If any literature conflicts with what Alex says, go with Alex.


----------



## Nickp (Dec 4, 2012)

Thank you all for giving me ideas on "how to buy" the right band saw...it seems (between your posts and my own research for what I might want) the 14" looks like the breakpoint...lower means faster upgrade, bigger means longer to upgrade  ...and thank you for the reminder for the riser...this makes the decision even easier. I think I can buy with more confidence now...Happy Holidays to all...


----------



## Nickp (Dec 4, 2012)

Sawdust Don said:


> Here is a not so good photo, it will have to do for now "the battery died".
> 
> I have some pretty tough to saw woods here, the toughest so far is maple burl "on the saw".
> Other woods here are high figuered black walnut, and birds eys maple "large board" on the table.
> ...


Don...that is some really good looking wood...sorry your ratio is so high


----------



## Mike (Nov 22, 2004)

Nick, I went with a 14" Deluxe from Steel City. No risers to play with, included mobile base and work light. Granite table that will require next to zero maintenance, dust collection port and a very good price. I am very pleased with it.


----------



## Nickp (Dec 4, 2012)

Mike said:


> Nick, I went with a 14" Deluxe from Steel City. No risers to play with, included mobile base and work light. Granite table that will require next to zero maintenance, dust collection port and a very good price. I am very pleased with it.


I hope it's the same one I'm looking at but the Home Depot specs say the minimum and maximum blade is 3/4"...is that a misprint...? Does it only take a 3/4 " blade...?

EDITED...sorry, Mike...I found the real specs...1/8" to 3/4"...


----------



## Mike (Nov 22, 2004)

Nick, I liked the idea of the saw being tall enough to resaw with no risers. A solid frame really is the best situation since there is no way it can be out of alignment, one less thing to worry about.


----------



## Nickp (Dec 4, 2012)

Mike said:


> Nick, I liked the idea of the saw being tall enough to resaw with no risers. A solid frame really is the best situation since there is no way it can be out of alignment, one less thing to worry about.


I like the idea of being able to grow into the work I might do...right now I don't see myself jumping into resaw'ing...but who knows... "chance favors the prepared mind"...or opportunity comes to those who have a prepared shop...


----------



## Jerry Bowen (Jun 25, 2011)

Nickp said:


> I like the idea of being able to grow into the work I might do...right now I don't see myself jumping into resaw'ing...but who knows... "chance favors the prepared mind"...or opportunity comes to those who have a prepared shop...


Nick,
I think that you will be surprised at how quickly you find that you will try to re-saw and after you do you will find that all of a sudden the need to re-saw will happen, it happened to me and it is really a great feature to have in your shop.

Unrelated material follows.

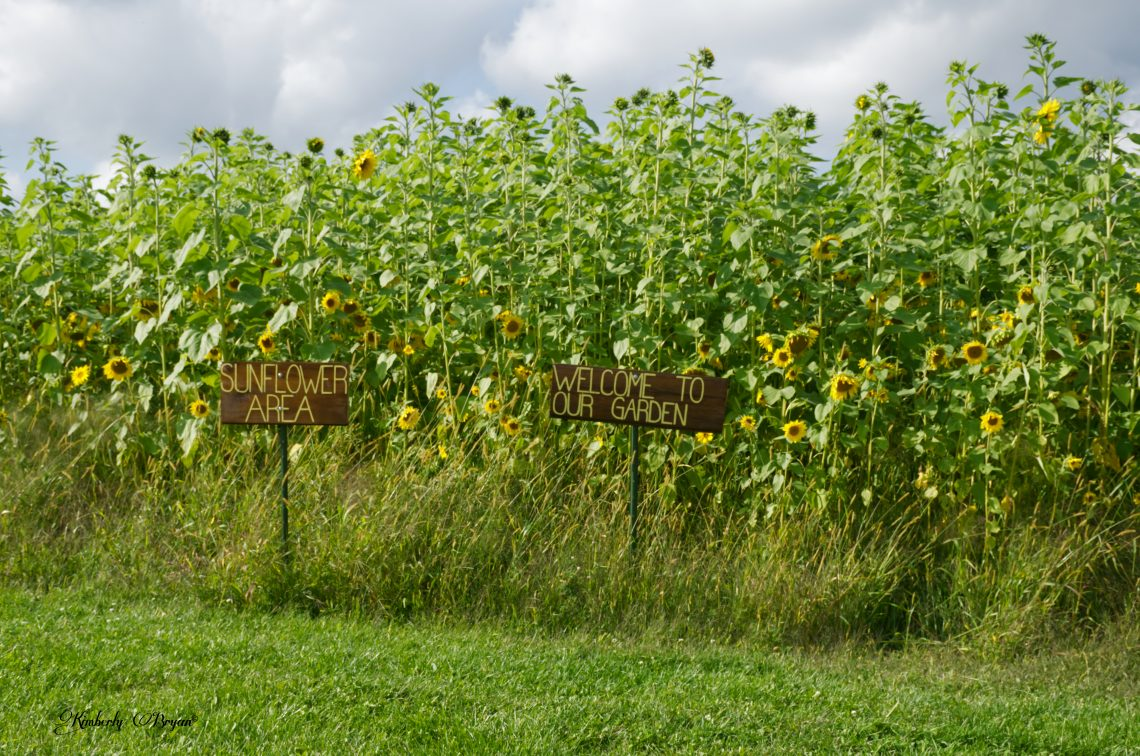 You are looking at the Welcoming signs at HZU's Sunflower Maze. The sunflowers are 10 feet tall or more. They are blooming bright yellow and facing the sun.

Best of luck and you sure will enjoy what ever you saw you buy, we will be watching to see how it goes.

Jerry


----------



## Chris Curl (Feb 13, 2012)

Sawdust Don said:


> By the way, the blade on the saw is 1.3 tooth per inch, 1" wide blade. Also on the saw table are push blocks.
> That blade could remove a hand instantly, always be careful!
> 
> Don


Yes, I remember not long ago, a member posted about his friend who lost 3 fingers to a band saw in the blink of an eye. And the unfotunate guy is a seasoned carpenter who has been in the business for 25+ years. He said he was there and it happened so suddenly, the guy was working fast and something just slipped.

So safety always has to be the most important thing.


----------



## IC31 (Nov 16, 2012)

Chris Curl said:


> Yes, I remember not long ago, a member posted about his friend who lost 3 fingers to a band saw in the blink of an eye. And the unfotunate guy is a seasoned carpenter who has been in the business for 25+ years. He said he was there and it happened so suddenly, the guy was working fast and something just slipped.
> 
> So safety always has to be the most important thing.

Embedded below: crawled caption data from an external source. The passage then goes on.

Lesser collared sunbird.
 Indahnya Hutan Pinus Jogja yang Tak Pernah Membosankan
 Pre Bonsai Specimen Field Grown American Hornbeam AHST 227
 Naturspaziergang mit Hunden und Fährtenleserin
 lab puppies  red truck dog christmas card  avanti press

This reminds me of a History Channel Modern Marvels show about meat cutting - I was amazed at how fast a band saw could reduce a side of meat, ribs, that is, to size. Almost no effort. Those butchers wear protective gloves that _might_ help save a hand:nono:

Now, my own 'toy' size Craftsman - works fine through some things, but now that I'm getting back into more interesting woodworking, find that I need a lot more to do some resawing. The little saw has been great doing aluminum cutting and rough shaping on my automotive projects though - that is as long as I remember to clean the metal chips off the drive tire regularly.


----------



## greenacres2 (Dec 23, 2011)

Jerry Bowen said:


> Nick,
> I think that you will be surprised at how quickly you find that you will try to re-saw and after you do you will find that all of a sudden the need to re-saw will happen, it happened to me and it is really a great feature to have in your shop. Best of luck and you sure will enjoy what ever you saw you buy, we will be watching to see how it goes.
> 
> Jerry


Yep, what he said. Just plan for it, either with the Steel City or another saw that can be fitted with riser block.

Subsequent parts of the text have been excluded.